During Samhain, the Celtic priests (Druids) built bonfires and wore costumes to resemble animals. They also offered animal sacrifices and read fortunes. Samhain was considered a serious observation, not the holiday we know today.
The Roman Influence
The Romans conquered Celtic territory about 43 years after the death of Christ. In the 400 years of Roman occupation, festivals and beliefs were combined between the two. Since the Romans worshipped the Goddess Pomona, symbolized by the apple and incorporated into the Celtic celebrations, this could be why we bob for apples on Halloween today.
The pope, after considering dates, officiated November 1st as All Martyrs Day, changing its status from New Years for many Europeans. Although it started as All Martyrs Day, he thought is befitting to include the Saints as well, changing the name to All Saints Day. In 1000 A.D. November 2nd became All Souls Day to commemorate the dead.
This is where the names began to include other interpretations. All Saints Day was also viewed as All-Hallowmas, and the day before it, originally Samhain was known as All Hallows Eve… eventually becoming Halloween.
At first, Halloween was only observed in Maryland and the southern states. New England was excluded because of protestant beliefs. But as various European countries trickled into the colonies, as it were, they began to blend beliefs with the native Americans, and the traditions of Halloween spread rapidly.
As large amounts of Irish immigrants flooded the colonies, Halloween became a common tradition, with bonfires, costumes, and stories about the dead. Halloween’s origins were quite different, as you can see, in the colonies.
Trick or Treating
During the 1800s, trick or treating was first introduced. People were first encouraged to treat Halloween as a community event void or any ghosts, goblins or witches. At the turn of the century, people removed anything frightening from the holiday and focused on parties and parades with festive costumes.
By the 1950s, Americans used to trick or treating as a way to stop vandalism, which had sprung up from rigid rules about Halloween dress and traditions. Trick or treating seemed to appease many people and work great for children, especially since this was the beginning of the “Baby boom” generation. There were children everywhere.
Of course, over time, spooks and ghouls returned, with haunted houses and hayrides. Jack-o-lanterns started to frame communities with their otherworldly glow. Halloween became a creepy good time with treats and festivities. In its completeness, a new American tradition began.
All souls day
Since the veil between the living and dead was thinned or open between All Hallows Eve and All Saints day, people thought it wise to leave their homes and dress in costumes in order to not be recognized by ghosts.
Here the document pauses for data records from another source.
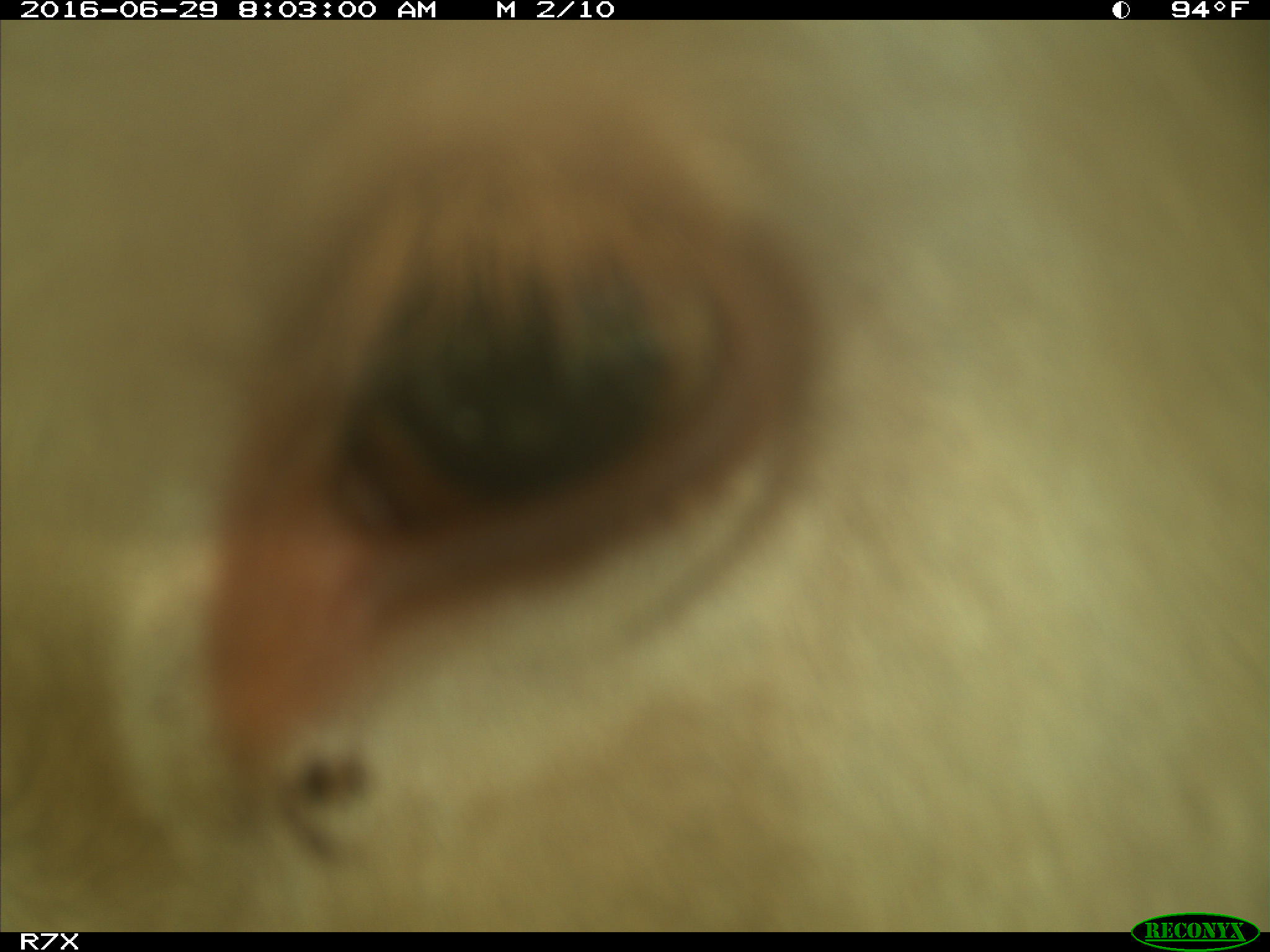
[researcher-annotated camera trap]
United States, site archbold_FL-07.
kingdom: Animalia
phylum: Chordata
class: Mammalia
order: Artiodactyla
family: Bovidae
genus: Bos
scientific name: Bos taurus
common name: domestic cow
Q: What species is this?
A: Bos taurus (domestic cow).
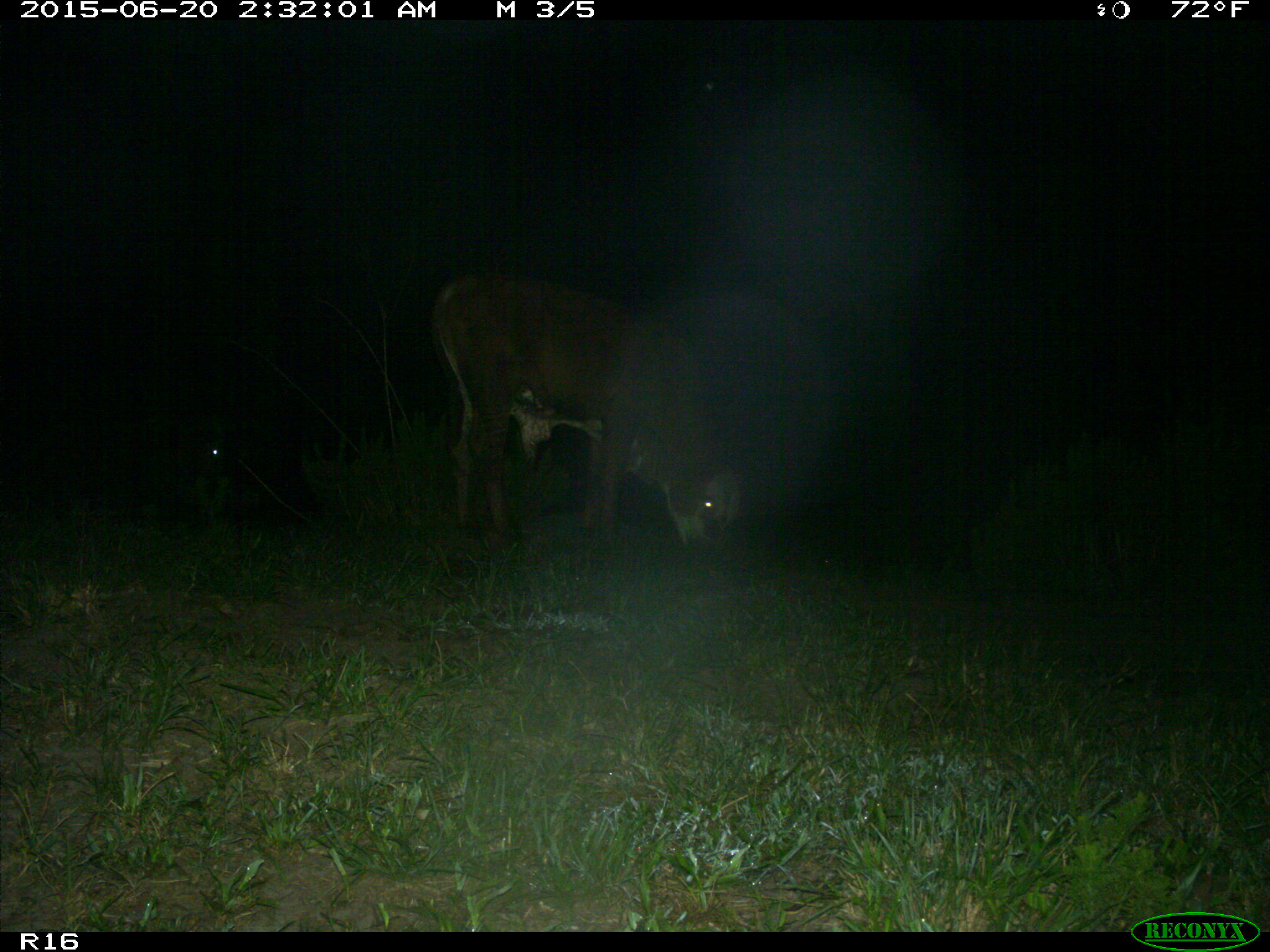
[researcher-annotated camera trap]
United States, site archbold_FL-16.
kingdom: Animalia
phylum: Chordata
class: Mammalia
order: Artiodactyla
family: Bovidae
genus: Bos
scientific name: Bos taurus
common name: domestic cow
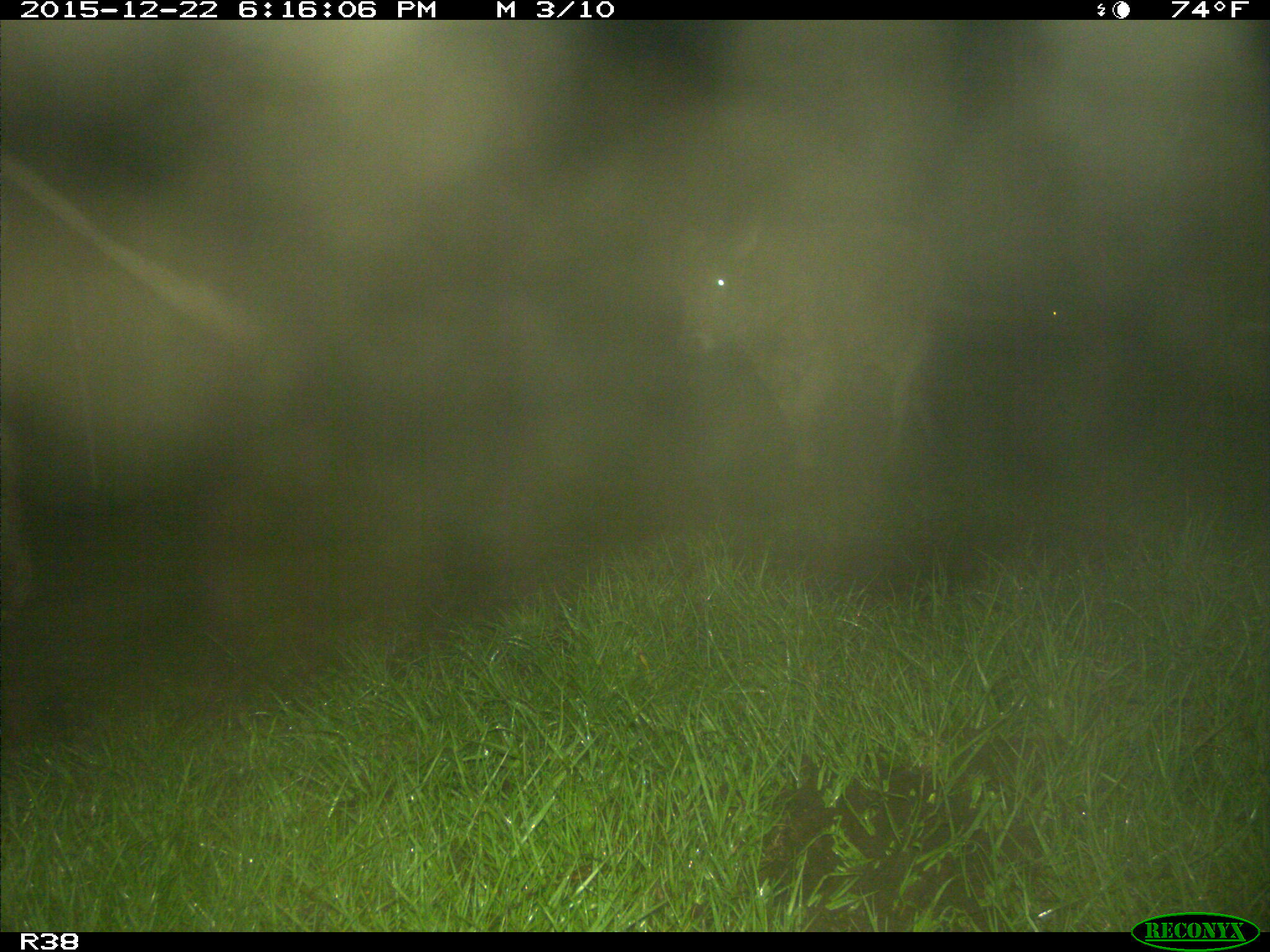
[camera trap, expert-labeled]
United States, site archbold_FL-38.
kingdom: Animalia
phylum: Chordata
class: Mammalia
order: Artiodactyla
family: Bovidae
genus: Bos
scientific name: Bos taurus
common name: domestic cow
This is another origin of the Halloween costume. In addition, they often left trays of food on their porch steps to appease the spirits.
In Mexico and Spain, the holiday is called Dia de Los Muertos, or Day of the Dead. This celebration is designed to honor the dead in a three-day vigil, starting from October 31 until November 2nd.
Candles are lit and decorations are positioned to help the dead find their way home. On this last day, relatives of the deceased have a picnic in the cemetery near the gravestones. They also clean and trim grass that has overgrown around the tombs.
Trick or treating can also be dated back to England when hungry people went from home to home offering prayers for loved ones in exchange for soul cakes. So, combining all the aspects of why we go trick or treating, we develop the modern tradition – now, we just do it for fun and candy.
Yes, this holiday is an altogether different creature today. Although Halloween has deep roots and many branches in its origin, it still changes every year, including new traditions, activities, and festivities.
As you know, many horror movies also sprang from Halloween-inspired origins and traditions from ancient to modern influences.
Now, Halloween is seen as a much anticipated time to carve pumpkins, pick out costumes and prepare for parties, not much different from the festivities which started in the 50s. But now, we’ve incorporated ghouls and ghosties back into our Halloween and just about any horrid and gruesome thing you could think of.
While there are those who do not celebrate the tradition, there are plenty who do, and it’s estimated that 1/4th of candy sold in America is during Halloween.
So, if you’re going out this Halloween, remember two things: have fun and be safe.